▶ _POTONGAN DOKUMEN_
Dalam kegiatan Capacity Building Sesi 3, Aswaja Centre Unwahas hadirkan Dosen FISIP Unwahas Bapak Zudi Setiawan, S.IP., M.Si sebagai narasumber yang membedah secara singkat mengenai keteladanan dan spirit pergerakan KH. Wahid Hasyim. Acara ini berlangsung di Laboratorium Aswaja Centre Unwahas, Jumat lalu (6/6)
Nama KH. Abdul Wahid Hasyim sudah tidak lagi asing kita dengar. Beliau merupakan Menteri Negara bidang Keagamaan pertama saat Indonesia menganut sistem pemerintahan Serikat (Republik Indonesia Serikat), sekaligus menjabat sebagai Menteri Agama dalam tiga kabinet yakni Kabinet Hatta, Natsir, Sukiman (1949-1952). Tahun-tahun tersebut merupakan pencarian jati diri bangsa Indonesia dalam segala aspeknya termasuk bidang pendidikan agama. Pada saat itu KH Abdul Wahid Hasyim tampil sebagai konseptor ulung pendidikan agama, dan sampai kini pemikirannya masih relevan bahkan berusaha untuk dikembangkan.

▶ _YANG PERLU DIKERJAKAN_
Sambung tulisan tentang KH. Abdul Wahid Hasyim di atas, mulai setelah kalimat terakhirnya. Baris-baris data ini diambil dari sumber yang berbeda.

▶ _DATA MENTAH_
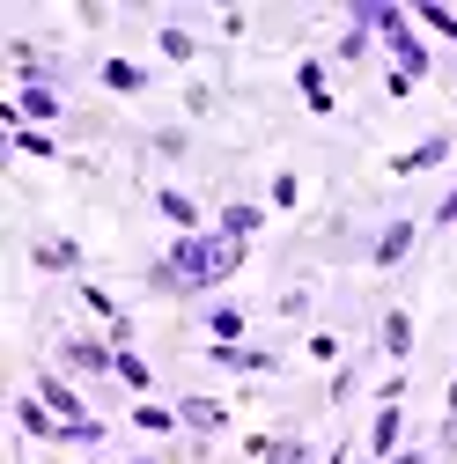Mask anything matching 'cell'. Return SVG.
Segmentation results:
<instances>
[{
	"label": "cell",
	"mask_w": 457,
	"mask_h": 464,
	"mask_svg": "<svg viewBox=\"0 0 457 464\" xmlns=\"http://www.w3.org/2000/svg\"><path fill=\"white\" fill-rule=\"evenodd\" d=\"M244 258H251V244H228V237H214V228H207V237H178V244H170L155 266H148V295L155 303H214V287L221 280H237L244 273Z\"/></svg>",
	"instance_id": "1"
},
{
	"label": "cell",
	"mask_w": 457,
	"mask_h": 464,
	"mask_svg": "<svg viewBox=\"0 0 457 464\" xmlns=\"http://www.w3.org/2000/svg\"><path fill=\"white\" fill-rule=\"evenodd\" d=\"M376 44L391 52V67L406 74V82H428L435 74V52H428V30L406 15V8H391V0H376Z\"/></svg>",
	"instance_id": "2"
},
{
	"label": "cell",
	"mask_w": 457,
	"mask_h": 464,
	"mask_svg": "<svg viewBox=\"0 0 457 464\" xmlns=\"http://www.w3.org/2000/svg\"><path fill=\"white\" fill-rule=\"evenodd\" d=\"M74 60L67 52H52V37H8V82L15 89H67L74 96Z\"/></svg>",
	"instance_id": "3"
},
{
	"label": "cell",
	"mask_w": 457,
	"mask_h": 464,
	"mask_svg": "<svg viewBox=\"0 0 457 464\" xmlns=\"http://www.w3.org/2000/svg\"><path fill=\"white\" fill-rule=\"evenodd\" d=\"M52 369H60V376H89V383H111V376H119V346L96 339V332H60V339H52Z\"/></svg>",
	"instance_id": "4"
},
{
	"label": "cell",
	"mask_w": 457,
	"mask_h": 464,
	"mask_svg": "<svg viewBox=\"0 0 457 464\" xmlns=\"http://www.w3.org/2000/svg\"><path fill=\"white\" fill-rule=\"evenodd\" d=\"M421 228H428L421 214H384V221H376V237H369V258H362V266H369V273H398V266L421 251Z\"/></svg>",
	"instance_id": "5"
},
{
	"label": "cell",
	"mask_w": 457,
	"mask_h": 464,
	"mask_svg": "<svg viewBox=\"0 0 457 464\" xmlns=\"http://www.w3.org/2000/svg\"><path fill=\"white\" fill-rule=\"evenodd\" d=\"M199 362L207 369H228V376H280L288 369V346H273V339H244V346H199Z\"/></svg>",
	"instance_id": "6"
},
{
	"label": "cell",
	"mask_w": 457,
	"mask_h": 464,
	"mask_svg": "<svg viewBox=\"0 0 457 464\" xmlns=\"http://www.w3.org/2000/svg\"><path fill=\"white\" fill-rule=\"evenodd\" d=\"M376 362H391V369H413V354H421V324H413V310L406 303H384V317H376Z\"/></svg>",
	"instance_id": "7"
},
{
	"label": "cell",
	"mask_w": 457,
	"mask_h": 464,
	"mask_svg": "<svg viewBox=\"0 0 457 464\" xmlns=\"http://www.w3.org/2000/svg\"><path fill=\"white\" fill-rule=\"evenodd\" d=\"M170 405H178V420H185V435H192V442H214V435H228V428H237V405H228V398H207V391H178Z\"/></svg>",
	"instance_id": "8"
},
{
	"label": "cell",
	"mask_w": 457,
	"mask_h": 464,
	"mask_svg": "<svg viewBox=\"0 0 457 464\" xmlns=\"http://www.w3.org/2000/svg\"><path fill=\"white\" fill-rule=\"evenodd\" d=\"M450 155H457V126H435V133H421L413 148L384 155V169H391V178H428V169H442Z\"/></svg>",
	"instance_id": "9"
},
{
	"label": "cell",
	"mask_w": 457,
	"mask_h": 464,
	"mask_svg": "<svg viewBox=\"0 0 457 464\" xmlns=\"http://www.w3.org/2000/svg\"><path fill=\"white\" fill-rule=\"evenodd\" d=\"M30 266H37L44 280H82V273H89V251H82L74 237H52V228H37V237H30Z\"/></svg>",
	"instance_id": "10"
},
{
	"label": "cell",
	"mask_w": 457,
	"mask_h": 464,
	"mask_svg": "<svg viewBox=\"0 0 457 464\" xmlns=\"http://www.w3.org/2000/svg\"><path fill=\"white\" fill-rule=\"evenodd\" d=\"M192 324H199L214 346H244V339H251V303L214 295V303H199V310H192Z\"/></svg>",
	"instance_id": "11"
},
{
	"label": "cell",
	"mask_w": 457,
	"mask_h": 464,
	"mask_svg": "<svg viewBox=\"0 0 457 464\" xmlns=\"http://www.w3.org/2000/svg\"><path fill=\"white\" fill-rule=\"evenodd\" d=\"M30 391H37V398H44V405H52V413H60L67 428H96V413H89V398L74 391V376H60V369H37V376H30Z\"/></svg>",
	"instance_id": "12"
},
{
	"label": "cell",
	"mask_w": 457,
	"mask_h": 464,
	"mask_svg": "<svg viewBox=\"0 0 457 464\" xmlns=\"http://www.w3.org/2000/svg\"><path fill=\"white\" fill-rule=\"evenodd\" d=\"M89 74H96L111 96H148V89H155V67L126 60V52H96V60H89Z\"/></svg>",
	"instance_id": "13"
},
{
	"label": "cell",
	"mask_w": 457,
	"mask_h": 464,
	"mask_svg": "<svg viewBox=\"0 0 457 464\" xmlns=\"http://www.w3.org/2000/svg\"><path fill=\"white\" fill-rule=\"evenodd\" d=\"M148 199H155V214H162L170 228H178V237H207V228H214V221H207V207H199L185 185H155Z\"/></svg>",
	"instance_id": "14"
},
{
	"label": "cell",
	"mask_w": 457,
	"mask_h": 464,
	"mask_svg": "<svg viewBox=\"0 0 457 464\" xmlns=\"http://www.w3.org/2000/svg\"><path fill=\"white\" fill-rule=\"evenodd\" d=\"M325 67H332V60H317V52H303V60H296V89H303V111H310V119H332V111H339Z\"/></svg>",
	"instance_id": "15"
},
{
	"label": "cell",
	"mask_w": 457,
	"mask_h": 464,
	"mask_svg": "<svg viewBox=\"0 0 457 464\" xmlns=\"http://www.w3.org/2000/svg\"><path fill=\"white\" fill-rule=\"evenodd\" d=\"M266 221H273V207H266V199H228V207L214 214V237H228V244H251Z\"/></svg>",
	"instance_id": "16"
},
{
	"label": "cell",
	"mask_w": 457,
	"mask_h": 464,
	"mask_svg": "<svg viewBox=\"0 0 457 464\" xmlns=\"http://www.w3.org/2000/svg\"><path fill=\"white\" fill-rule=\"evenodd\" d=\"M155 52H162V67H192V60H199V30H192L185 15H170V23L155 30Z\"/></svg>",
	"instance_id": "17"
},
{
	"label": "cell",
	"mask_w": 457,
	"mask_h": 464,
	"mask_svg": "<svg viewBox=\"0 0 457 464\" xmlns=\"http://www.w3.org/2000/svg\"><path fill=\"white\" fill-rule=\"evenodd\" d=\"M126 428L133 435H178L185 420H178V405H162V398H133L126 405Z\"/></svg>",
	"instance_id": "18"
},
{
	"label": "cell",
	"mask_w": 457,
	"mask_h": 464,
	"mask_svg": "<svg viewBox=\"0 0 457 464\" xmlns=\"http://www.w3.org/2000/svg\"><path fill=\"white\" fill-rule=\"evenodd\" d=\"M369 354H376V346H362V354H347V362H339V369L325 376V405H347V398L362 391V376H369Z\"/></svg>",
	"instance_id": "19"
},
{
	"label": "cell",
	"mask_w": 457,
	"mask_h": 464,
	"mask_svg": "<svg viewBox=\"0 0 457 464\" xmlns=\"http://www.w3.org/2000/svg\"><path fill=\"white\" fill-rule=\"evenodd\" d=\"M310 310H317V287H310V280H288V287L273 295V317H280V324H310Z\"/></svg>",
	"instance_id": "20"
},
{
	"label": "cell",
	"mask_w": 457,
	"mask_h": 464,
	"mask_svg": "<svg viewBox=\"0 0 457 464\" xmlns=\"http://www.w3.org/2000/svg\"><path fill=\"white\" fill-rule=\"evenodd\" d=\"M266 207H273V214H296V207H303V169H296V162H288V169H273Z\"/></svg>",
	"instance_id": "21"
},
{
	"label": "cell",
	"mask_w": 457,
	"mask_h": 464,
	"mask_svg": "<svg viewBox=\"0 0 457 464\" xmlns=\"http://www.w3.org/2000/svg\"><path fill=\"white\" fill-rule=\"evenodd\" d=\"M111 383H126L133 398H148V391H155V369H148V354H133V346H119V376H111Z\"/></svg>",
	"instance_id": "22"
},
{
	"label": "cell",
	"mask_w": 457,
	"mask_h": 464,
	"mask_svg": "<svg viewBox=\"0 0 457 464\" xmlns=\"http://www.w3.org/2000/svg\"><path fill=\"white\" fill-rule=\"evenodd\" d=\"M303 354H310V362H332V369H339V362H347V332H332V324H317V332L303 339Z\"/></svg>",
	"instance_id": "23"
},
{
	"label": "cell",
	"mask_w": 457,
	"mask_h": 464,
	"mask_svg": "<svg viewBox=\"0 0 457 464\" xmlns=\"http://www.w3.org/2000/svg\"><path fill=\"white\" fill-rule=\"evenodd\" d=\"M8 148H15V155H30V162H44V155H60V133H37V126H15V133H8Z\"/></svg>",
	"instance_id": "24"
},
{
	"label": "cell",
	"mask_w": 457,
	"mask_h": 464,
	"mask_svg": "<svg viewBox=\"0 0 457 464\" xmlns=\"http://www.w3.org/2000/svg\"><path fill=\"white\" fill-rule=\"evenodd\" d=\"M413 23H421L428 37H450V44H457V8H442V0H421V8H413Z\"/></svg>",
	"instance_id": "25"
},
{
	"label": "cell",
	"mask_w": 457,
	"mask_h": 464,
	"mask_svg": "<svg viewBox=\"0 0 457 464\" xmlns=\"http://www.w3.org/2000/svg\"><path fill=\"white\" fill-rule=\"evenodd\" d=\"M148 148H155L162 162H185V155H192V133H185V126H155V133H148Z\"/></svg>",
	"instance_id": "26"
},
{
	"label": "cell",
	"mask_w": 457,
	"mask_h": 464,
	"mask_svg": "<svg viewBox=\"0 0 457 464\" xmlns=\"http://www.w3.org/2000/svg\"><path fill=\"white\" fill-rule=\"evenodd\" d=\"M178 103H185V119H214V111H221V89H214V82H185Z\"/></svg>",
	"instance_id": "27"
},
{
	"label": "cell",
	"mask_w": 457,
	"mask_h": 464,
	"mask_svg": "<svg viewBox=\"0 0 457 464\" xmlns=\"http://www.w3.org/2000/svg\"><path fill=\"white\" fill-rule=\"evenodd\" d=\"M266 464H310V442H303V428H280V442H273V457Z\"/></svg>",
	"instance_id": "28"
},
{
	"label": "cell",
	"mask_w": 457,
	"mask_h": 464,
	"mask_svg": "<svg viewBox=\"0 0 457 464\" xmlns=\"http://www.w3.org/2000/svg\"><path fill=\"white\" fill-rule=\"evenodd\" d=\"M317 464H362V442H355V428H347V435H339V442H332V450H325Z\"/></svg>",
	"instance_id": "29"
},
{
	"label": "cell",
	"mask_w": 457,
	"mask_h": 464,
	"mask_svg": "<svg viewBox=\"0 0 457 464\" xmlns=\"http://www.w3.org/2000/svg\"><path fill=\"white\" fill-rule=\"evenodd\" d=\"M428 228H442V237H450V228H457V185L435 199V214H428Z\"/></svg>",
	"instance_id": "30"
},
{
	"label": "cell",
	"mask_w": 457,
	"mask_h": 464,
	"mask_svg": "<svg viewBox=\"0 0 457 464\" xmlns=\"http://www.w3.org/2000/svg\"><path fill=\"white\" fill-rule=\"evenodd\" d=\"M435 457L457 464V413H442V428H435Z\"/></svg>",
	"instance_id": "31"
},
{
	"label": "cell",
	"mask_w": 457,
	"mask_h": 464,
	"mask_svg": "<svg viewBox=\"0 0 457 464\" xmlns=\"http://www.w3.org/2000/svg\"><path fill=\"white\" fill-rule=\"evenodd\" d=\"M413 89H421V82H406V74H398V67H391V74H384V96H391V103H406V96H413Z\"/></svg>",
	"instance_id": "32"
},
{
	"label": "cell",
	"mask_w": 457,
	"mask_h": 464,
	"mask_svg": "<svg viewBox=\"0 0 457 464\" xmlns=\"http://www.w3.org/2000/svg\"><path fill=\"white\" fill-rule=\"evenodd\" d=\"M391 464H435V457H428V450H421V442H406V450H398V457H391Z\"/></svg>",
	"instance_id": "33"
},
{
	"label": "cell",
	"mask_w": 457,
	"mask_h": 464,
	"mask_svg": "<svg viewBox=\"0 0 457 464\" xmlns=\"http://www.w3.org/2000/svg\"><path fill=\"white\" fill-rule=\"evenodd\" d=\"M178 450H141V457H126V464H170Z\"/></svg>",
	"instance_id": "34"
},
{
	"label": "cell",
	"mask_w": 457,
	"mask_h": 464,
	"mask_svg": "<svg viewBox=\"0 0 457 464\" xmlns=\"http://www.w3.org/2000/svg\"><path fill=\"white\" fill-rule=\"evenodd\" d=\"M442 413H457V369H450V398H442Z\"/></svg>",
	"instance_id": "35"
}]
</instances>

▶ _JAWABAN TERTULIS_
Zudi Setiawan, S.IP., M.Si, selaku narasumber juga menjelaskan bahwa KH. Wahid Hasyim adalah sosok yang terkenal dengan keilmuan dan pergerakannya yang cepat bahkan terhitung sangat cepat di usia mudanya. KH. Wahid Hasyim terlahir sebagai pemilik darah biru, yang memiliki nasab percampuran Arab, Jawa, dan China. Beliau dilahirkan oleh Tokoh Besar. Yang masih mendarah ke trah Majapahit.
Beliau tumbuh di era Kolonialisme Belanda dan Jepang, saat sudah terbukanya akses pendidikan. Pada era tersebut pula memunculkan intelektual dan semangat pergerakan nasional. Kemudian beliau menempuh pendidikan di pondok pesantren Tebu Ireng, yang juga membuat “pergerakan gebrakan” Yang dikaitkan dengan konteks global. Seperti perpustakaan dan pembelajaran bahasa asing.
Selain membuat perubahan dan pergerakan, Beliau juga rajin membaca dan menulis buah pikirannya, beliau adalah sosok yang berfikir sebelum bergerak. Bahkan, untuk memilih organisasi NU sendiri pun membutuhkan 4 tahun untuk berfikir. Tak lain beliau juga sebagai aktifis dan penggerak di bidang sosial dan politik, yang terbukti dengan peran beliau di dalam proses berdirinya Indonesia. Di usianya yang masih dibilang muda, beliau telah menjadi anggota BPUPKI, Panitia Sembilan, dan berperan penting dalam finalisasi sila pertama Pancasila. Dan beliau wafat pada usianya yang ke 38 Tahun.
Narasumber juga memberikan hikmah atas keteladanan dari pergerakan KH. Wahid Hasyim “Istiqomah dalam belajar, gemar membaca, semangat membaur dalam masyarakat yang plural, tradisi menulis, adanya penyiapan regenerasi kepemimpinan, dan jika ada kesepakatan kita patuhi bersama”.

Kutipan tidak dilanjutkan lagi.